What this task involves
If pictures appear, leave them out, and return exactly the lines from the one holding "California, site 192, 2024-12-27T10:15:40+00:00, 3-frame" through the last line of the listing below.

The input START

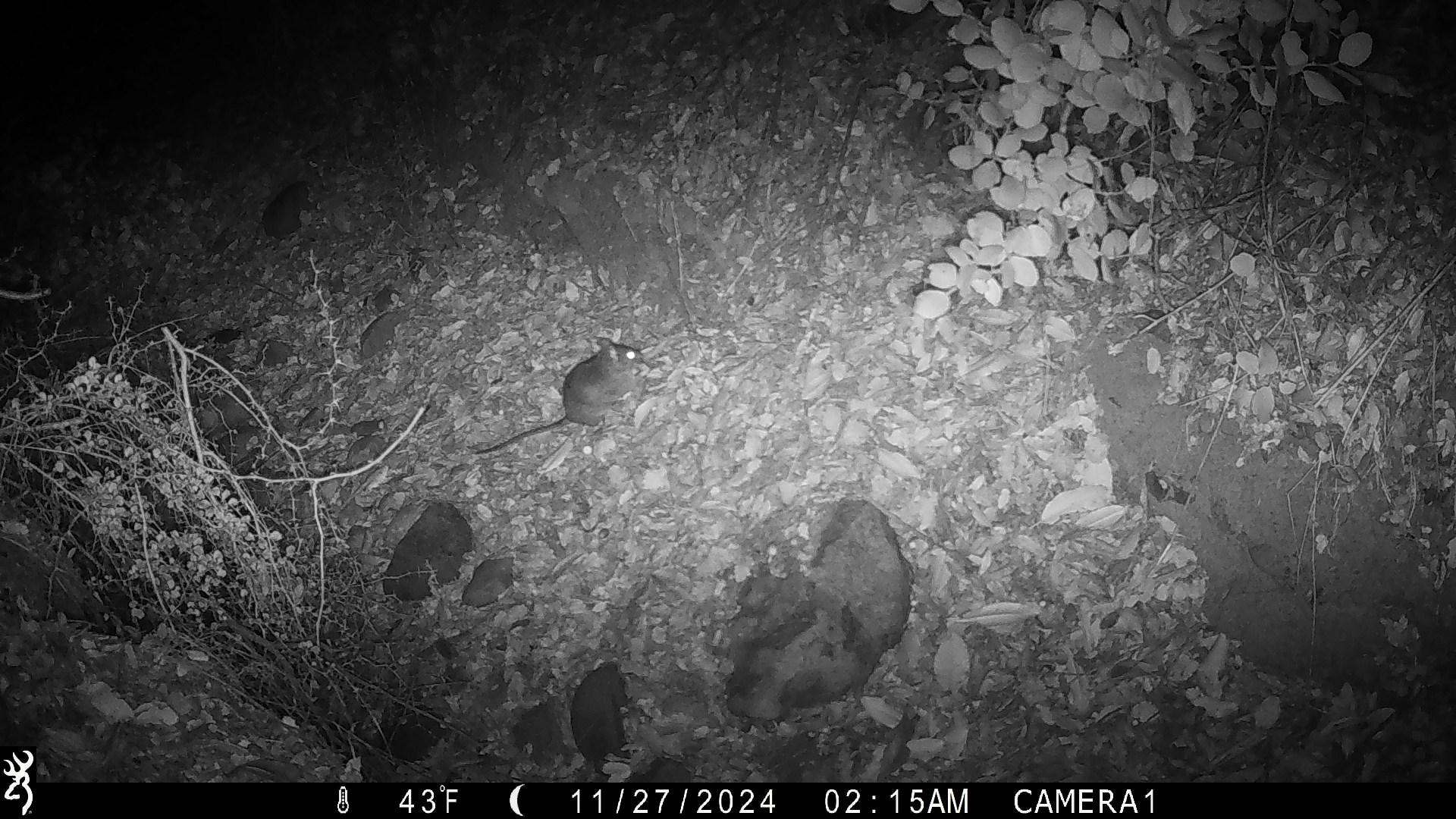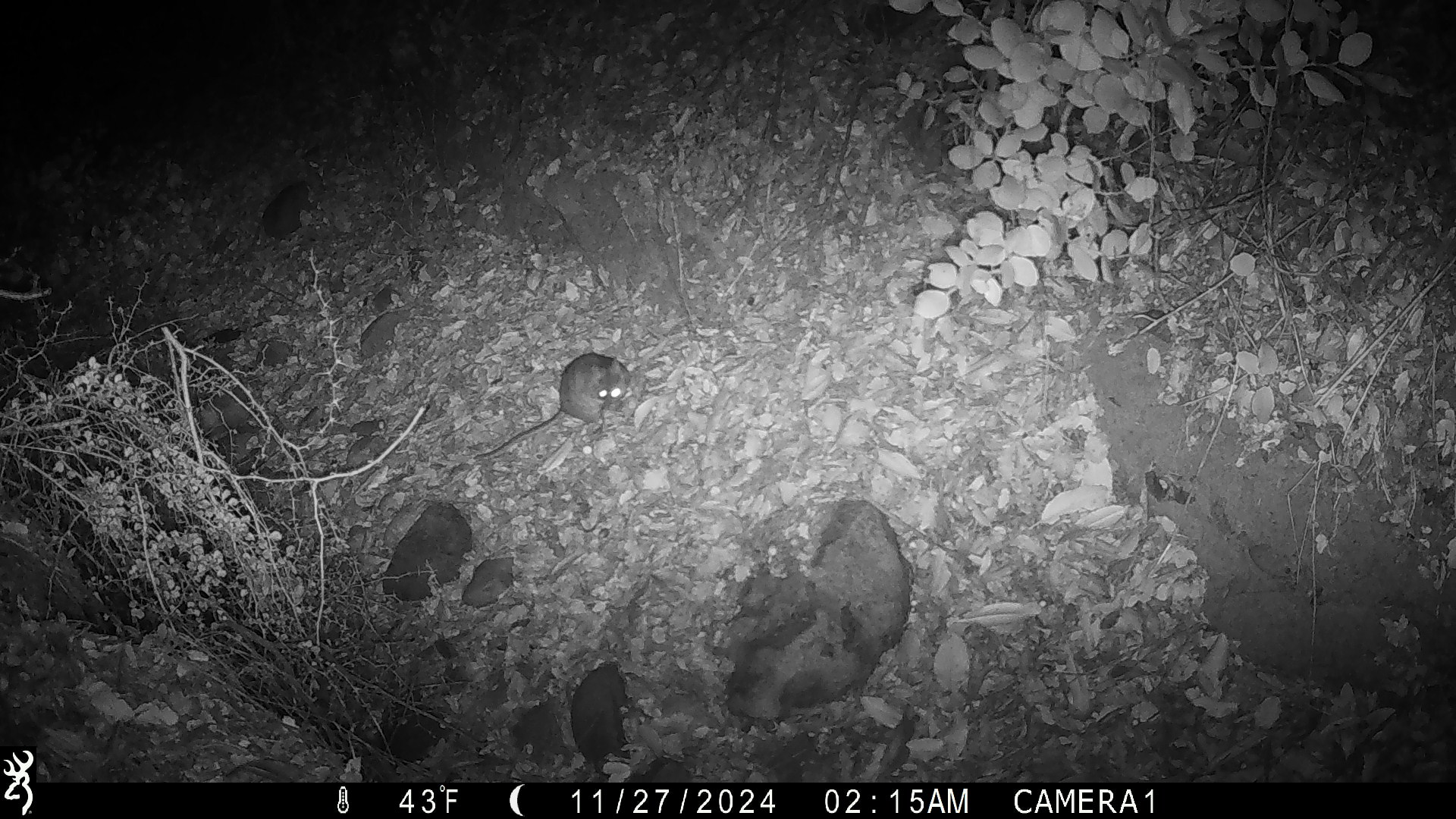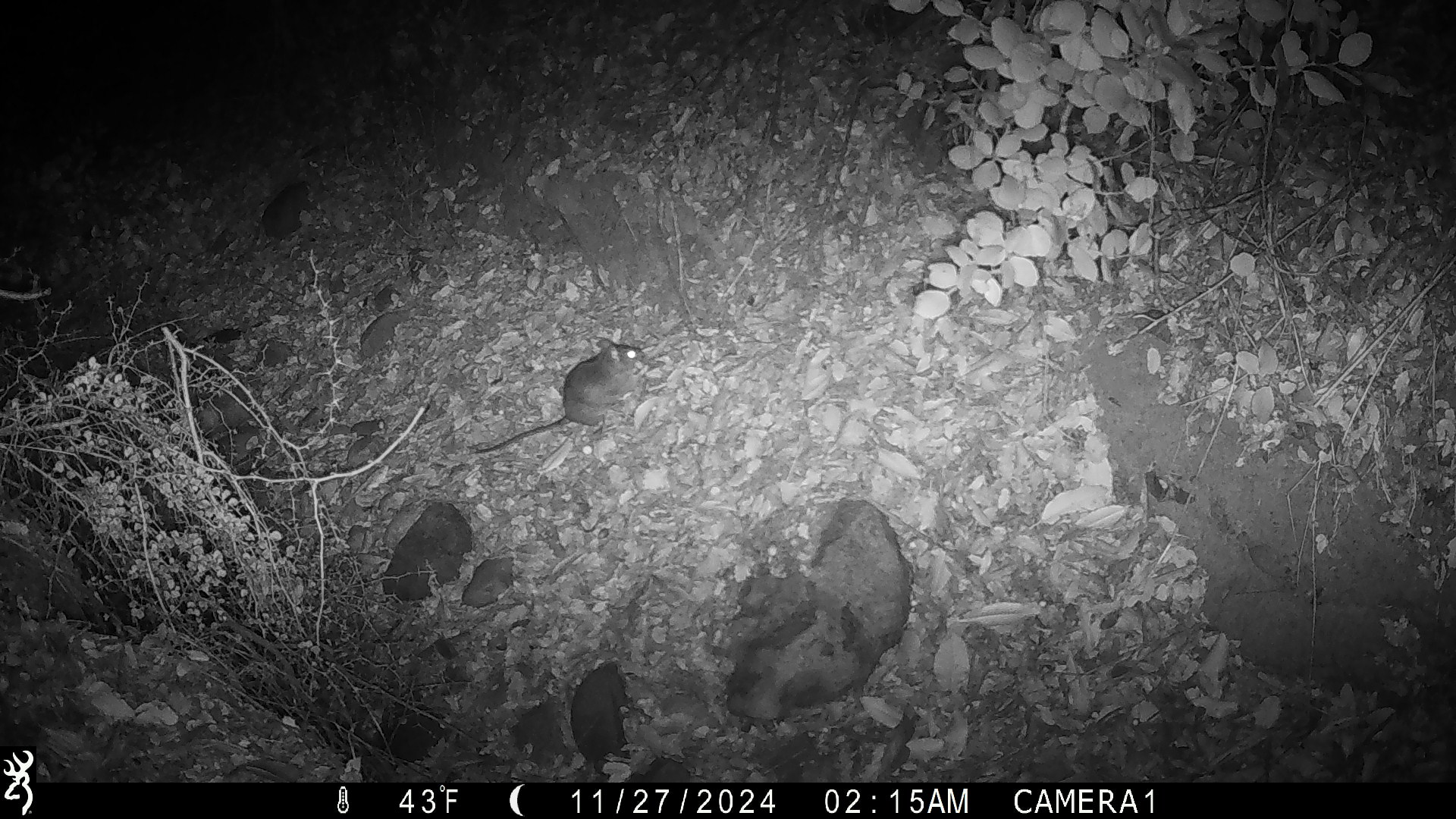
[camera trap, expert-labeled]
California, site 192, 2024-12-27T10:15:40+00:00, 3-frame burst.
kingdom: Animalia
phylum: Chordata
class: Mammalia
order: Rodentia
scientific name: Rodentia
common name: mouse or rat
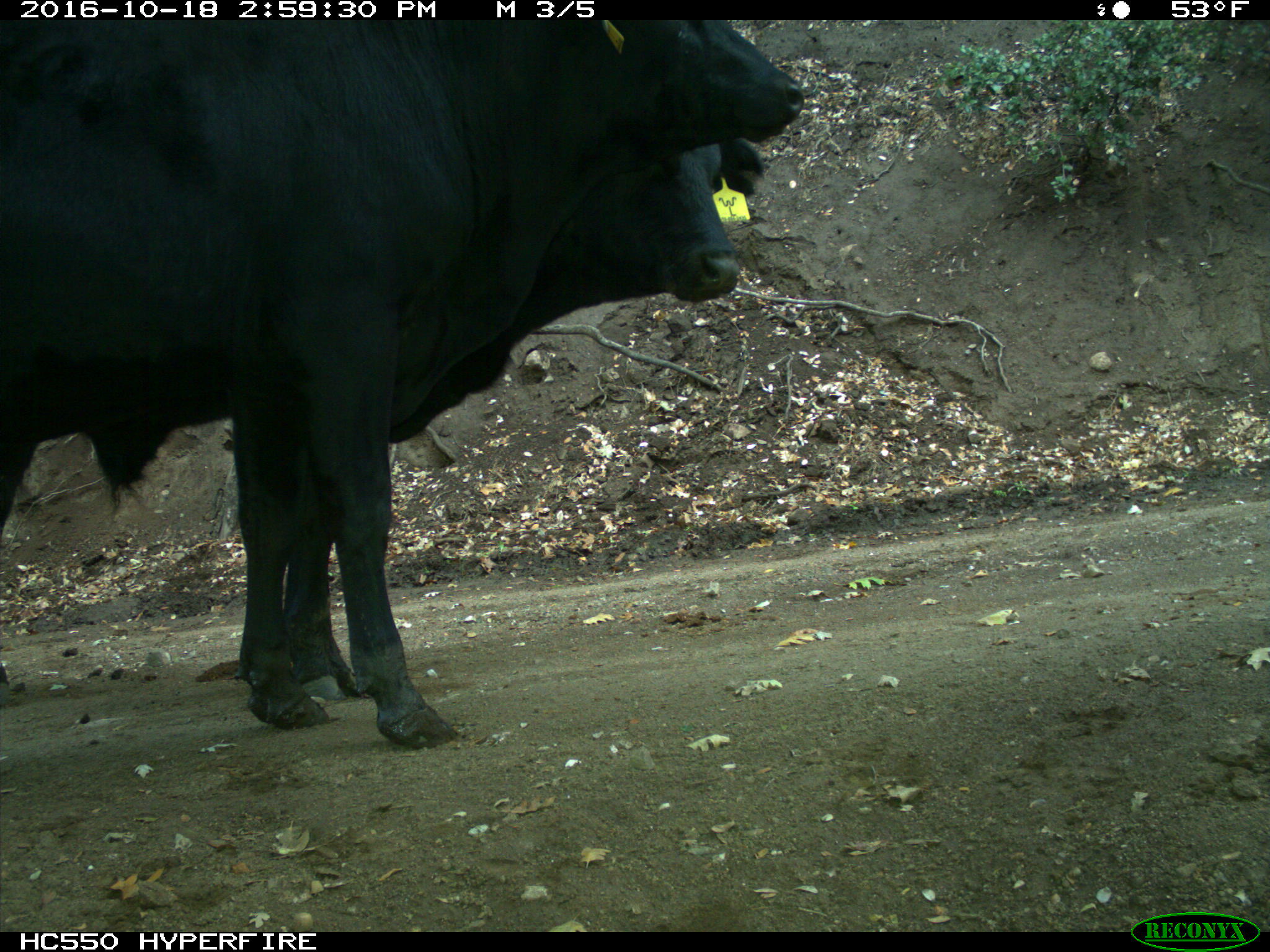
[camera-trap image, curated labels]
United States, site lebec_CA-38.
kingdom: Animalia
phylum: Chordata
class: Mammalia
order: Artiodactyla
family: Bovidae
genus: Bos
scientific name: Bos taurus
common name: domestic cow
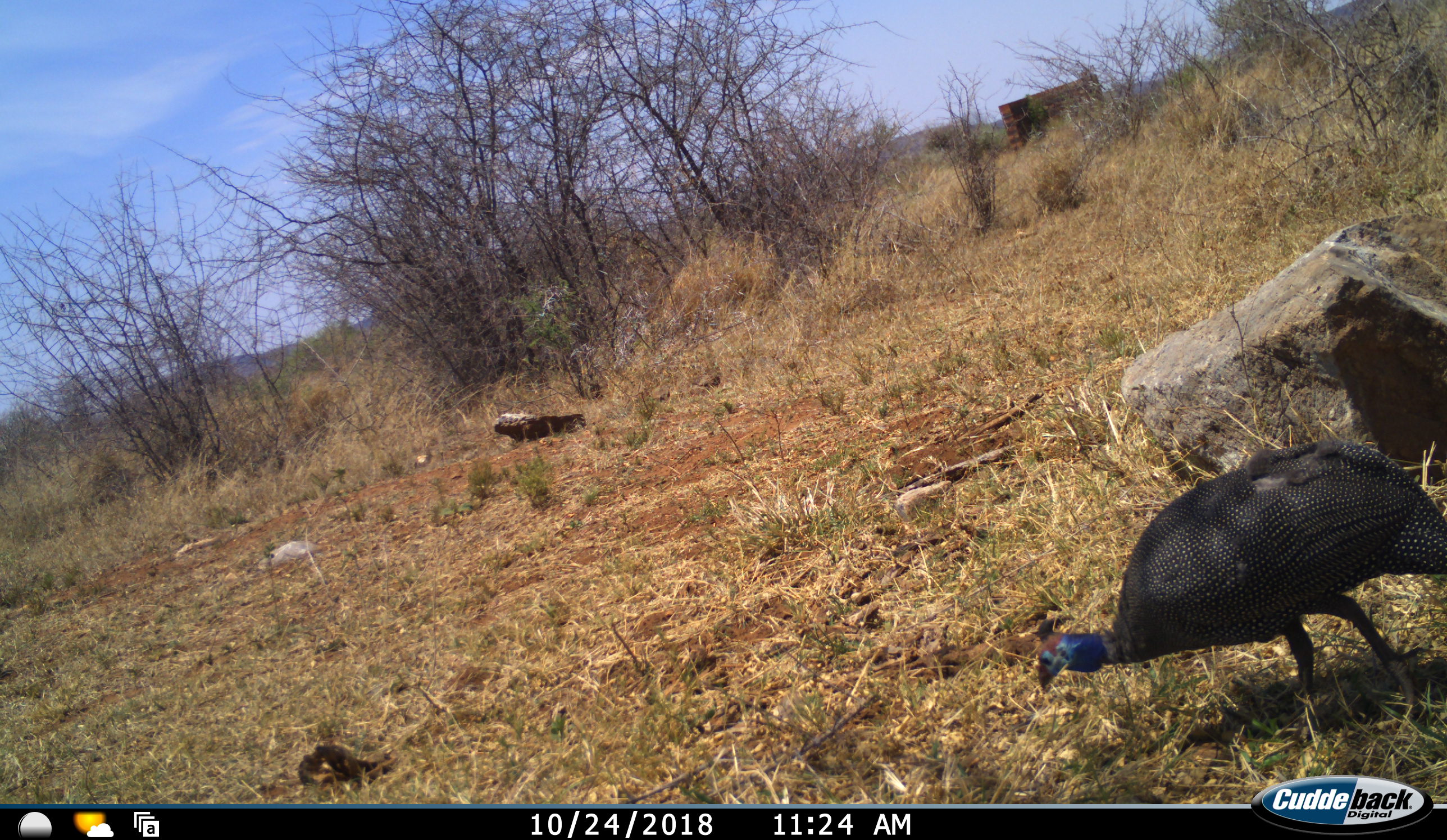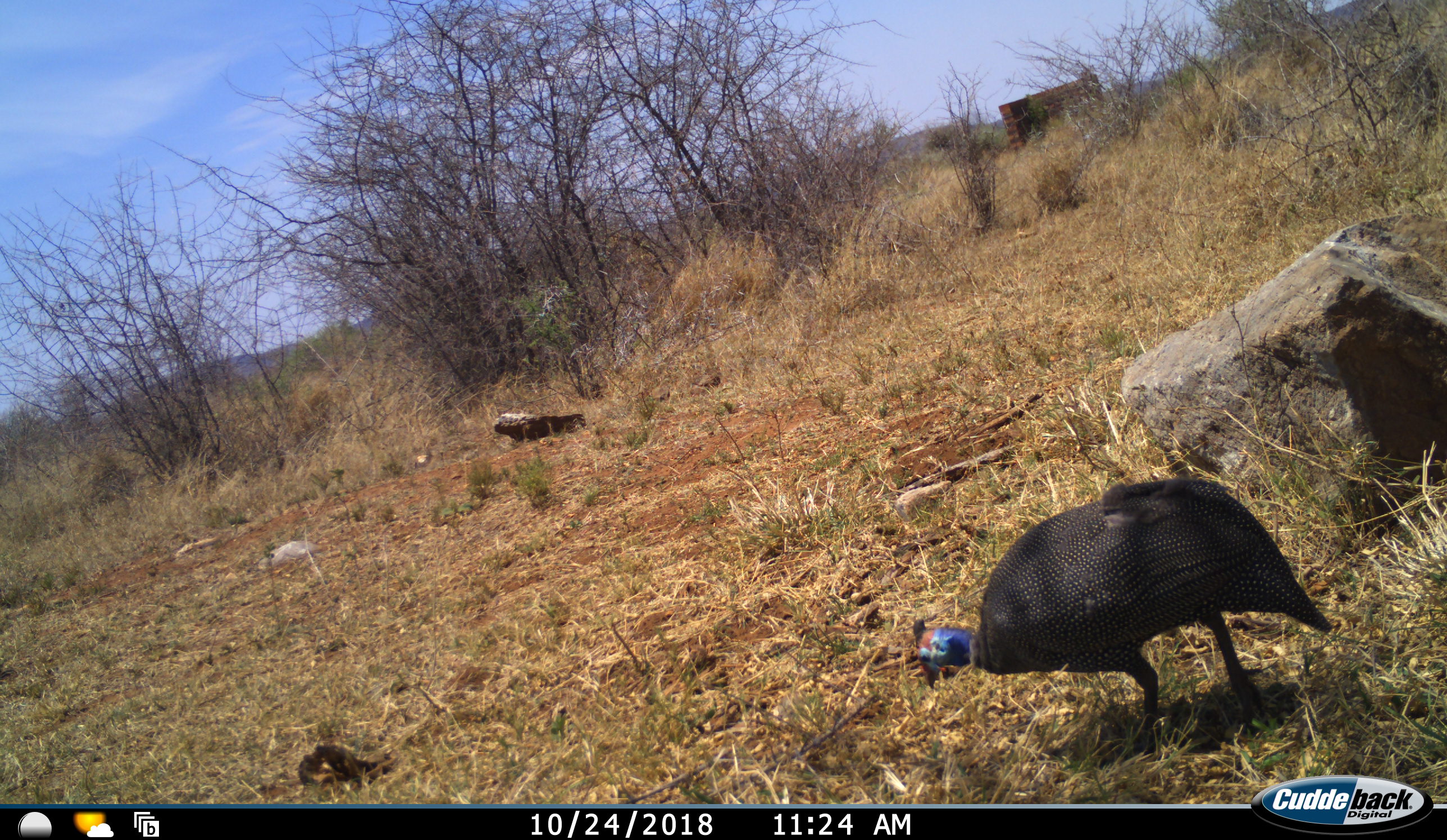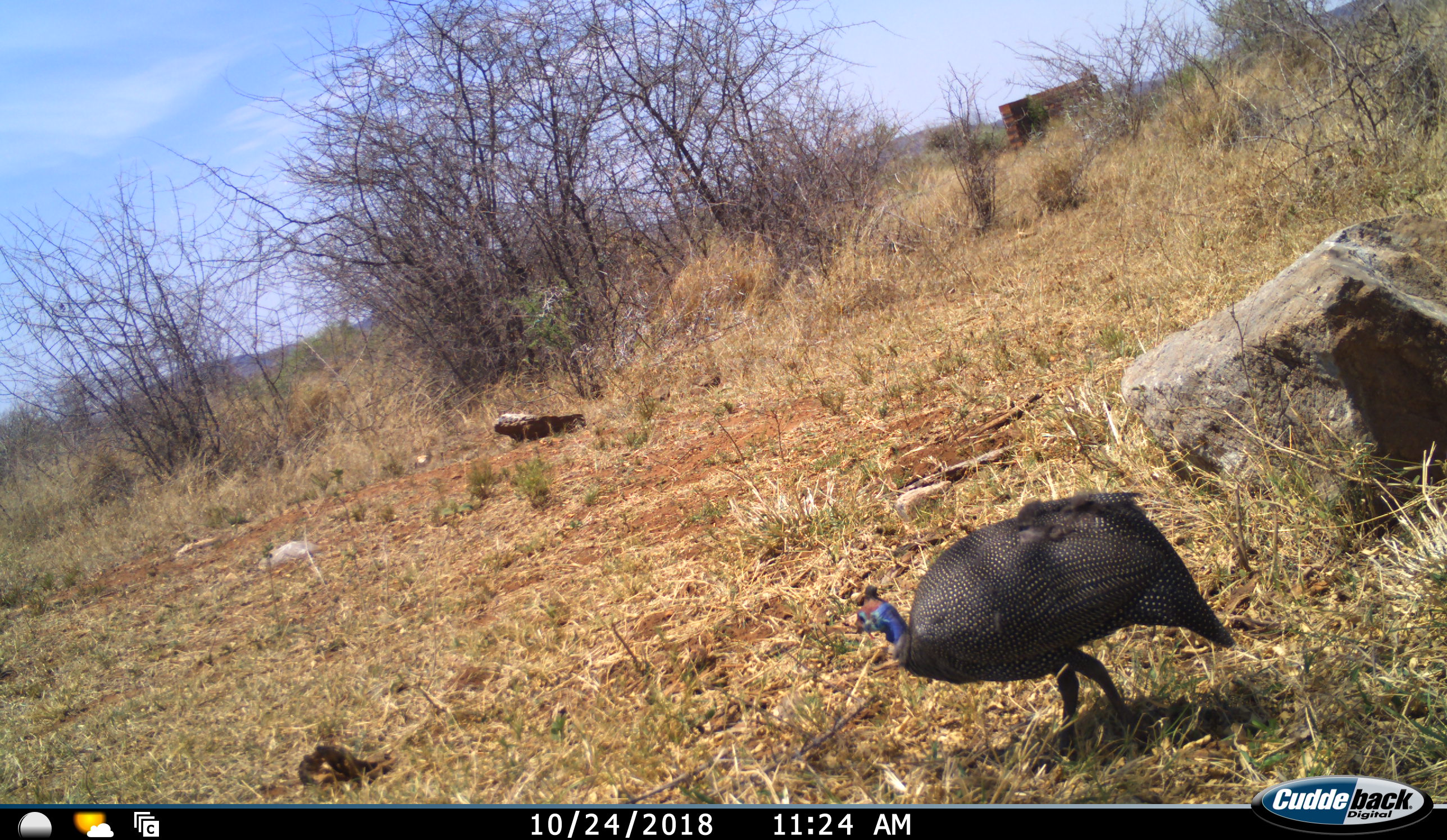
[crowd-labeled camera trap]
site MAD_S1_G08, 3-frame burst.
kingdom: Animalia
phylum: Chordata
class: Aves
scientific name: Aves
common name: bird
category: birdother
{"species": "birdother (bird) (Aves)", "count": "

The input END

Reply
California, site 192, 2024-12-27T10:15:40+00:00, 3-frame burst.
kingdom: Animalia
phylum: Chordata
class: Mammalia
order: Rodentia
scientific name: Rodentia
common name: mouse or rat
[camera-trap image, curated labels]
United States, site lebec_CA-38.
kingdom: Animalia
phylum: Chordata
class: Mammalia
order: Artiodactyla
family: Bovidae
genus: Bos
scientific name: Bos taurus
common name: domestic cow
[crowd-labeled camera trap]
site MAD_S1_G08, 3-frame burst.
kingdom: Animalia
phylum: Chordata
class: Aves
scientific name: Aves
common name: bird
category: birdother
{"species": "birdother (bird) (Aves)", "count": "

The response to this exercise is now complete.